In other ways this record, which is by three absolutely modern musicians, has a soft-focus melancholy about it; in the outro of The Return for instance, an acoustic guitar suddenly seeps into the mix affecting the whole sound and recalling comedown moments in soundtracks by John Barry and Ennio Morricone.  It also touches on Schneider and Morgenstern's recent work with Bill Wells, and on Wirkus's Intelletto D'Amore set.  In the process, each musician is constantly adding something; a melody line, an atmosphere, a forward propulsion, and the whole of the record is always fluid and three-dimensional.  Part of the September Collective magic is that it's never that easy to identify which member is doing what, although one thing all three members pay attention to is melody.
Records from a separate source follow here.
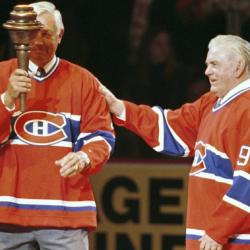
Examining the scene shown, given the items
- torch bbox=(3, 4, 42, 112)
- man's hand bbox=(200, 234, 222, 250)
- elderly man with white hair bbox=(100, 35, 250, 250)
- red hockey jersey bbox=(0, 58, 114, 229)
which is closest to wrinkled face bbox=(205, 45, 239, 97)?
elderly man with white hair bbox=(100, 35, 250, 250)

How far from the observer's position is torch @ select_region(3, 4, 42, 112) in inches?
189

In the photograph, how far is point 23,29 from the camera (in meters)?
4.80

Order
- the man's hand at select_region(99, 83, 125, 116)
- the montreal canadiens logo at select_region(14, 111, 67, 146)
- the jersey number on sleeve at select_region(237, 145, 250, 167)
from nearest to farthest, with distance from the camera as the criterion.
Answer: the jersey number on sleeve at select_region(237, 145, 250, 167)
the montreal canadiens logo at select_region(14, 111, 67, 146)
the man's hand at select_region(99, 83, 125, 116)

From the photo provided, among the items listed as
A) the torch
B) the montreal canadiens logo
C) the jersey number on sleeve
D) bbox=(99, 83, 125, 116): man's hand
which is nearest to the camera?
the torch

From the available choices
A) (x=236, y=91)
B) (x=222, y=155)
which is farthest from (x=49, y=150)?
(x=236, y=91)

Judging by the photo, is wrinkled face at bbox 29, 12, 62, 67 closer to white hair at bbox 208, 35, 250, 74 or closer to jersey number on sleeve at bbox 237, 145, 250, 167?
white hair at bbox 208, 35, 250, 74

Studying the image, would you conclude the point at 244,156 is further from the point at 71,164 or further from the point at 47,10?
the point at 47,10

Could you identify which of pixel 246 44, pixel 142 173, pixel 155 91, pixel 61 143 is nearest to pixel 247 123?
pixel 246 44

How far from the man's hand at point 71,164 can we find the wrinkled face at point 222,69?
0.64 meters

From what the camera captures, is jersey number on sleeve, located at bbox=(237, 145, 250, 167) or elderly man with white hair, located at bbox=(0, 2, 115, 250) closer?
jersey number on sleeve, located at bbox=(237, 145, 250, 167)

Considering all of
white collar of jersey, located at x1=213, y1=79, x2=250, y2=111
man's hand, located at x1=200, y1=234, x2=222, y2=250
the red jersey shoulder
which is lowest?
man's hand, located at x1=200, y1=234, x2=222, y2=250

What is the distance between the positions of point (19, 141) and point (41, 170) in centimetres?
14

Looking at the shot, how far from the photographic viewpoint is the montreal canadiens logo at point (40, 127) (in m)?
5.09

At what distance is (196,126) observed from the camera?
548 centimetres
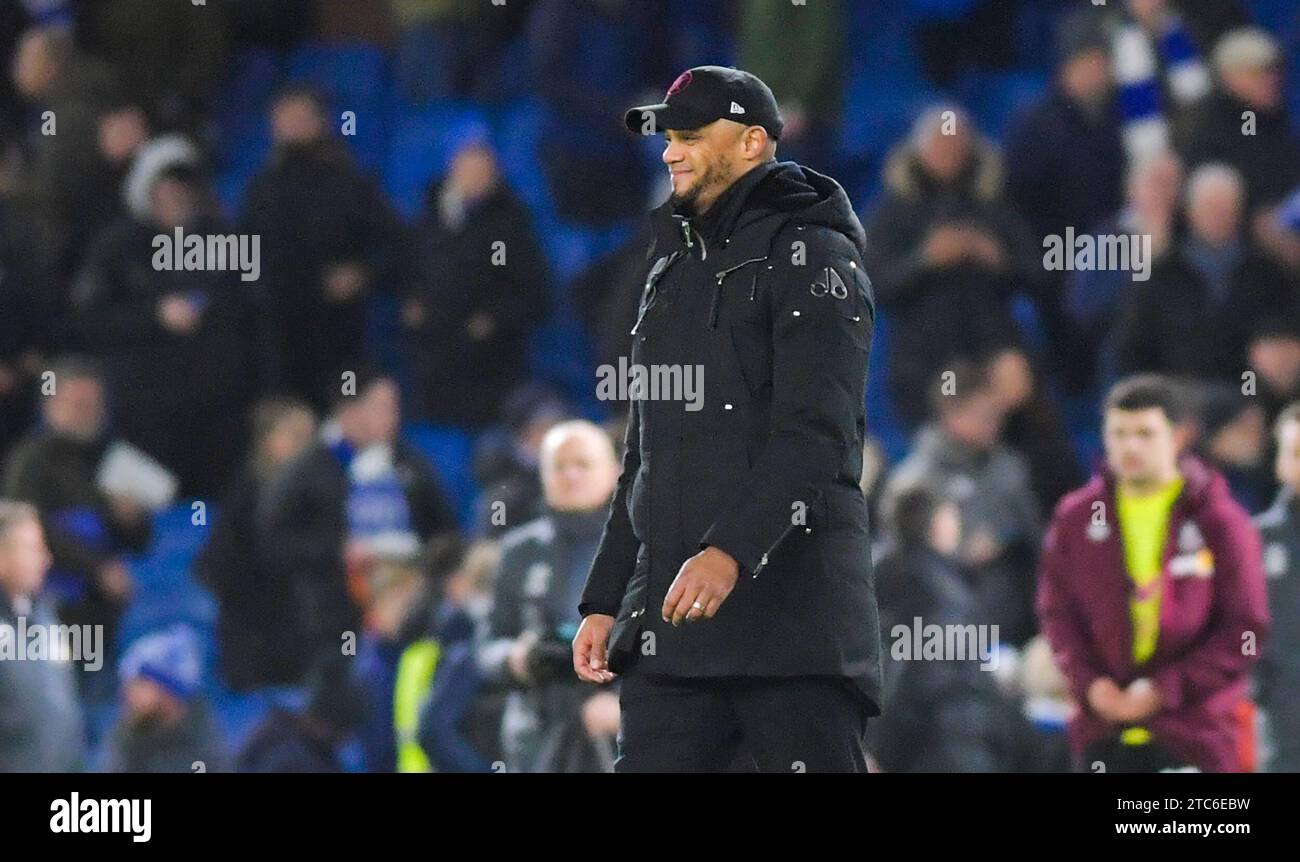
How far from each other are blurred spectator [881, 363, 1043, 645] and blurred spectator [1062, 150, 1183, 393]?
45cm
Recently The Wire identified Wirkus as one of the true pioneers of laptop based music, comparing him to Fennesz in his ability to zoom out from the technical moment of the glitch, and to present a picture of the music which is taking place.  Although less concerned with the glitch, this description applies equally well to Schneider who always seems to instinctively know exactly where he is in a piece of music, and has expertly added low-end melody lines and morse code signals to To Rococo Rot, and a complete design in his own Mapstation project.  Morgenstern's music is perhaps the most eclectic of the trio, switching between an almost neo-classical sense of music structure and the avant-pop brilliance of her three Monika albums.  If the September Collective always has a good energy or momentum, it's hard not to imagine Morgenstern driving things forward, and never allowing things to become stuck in the static moment.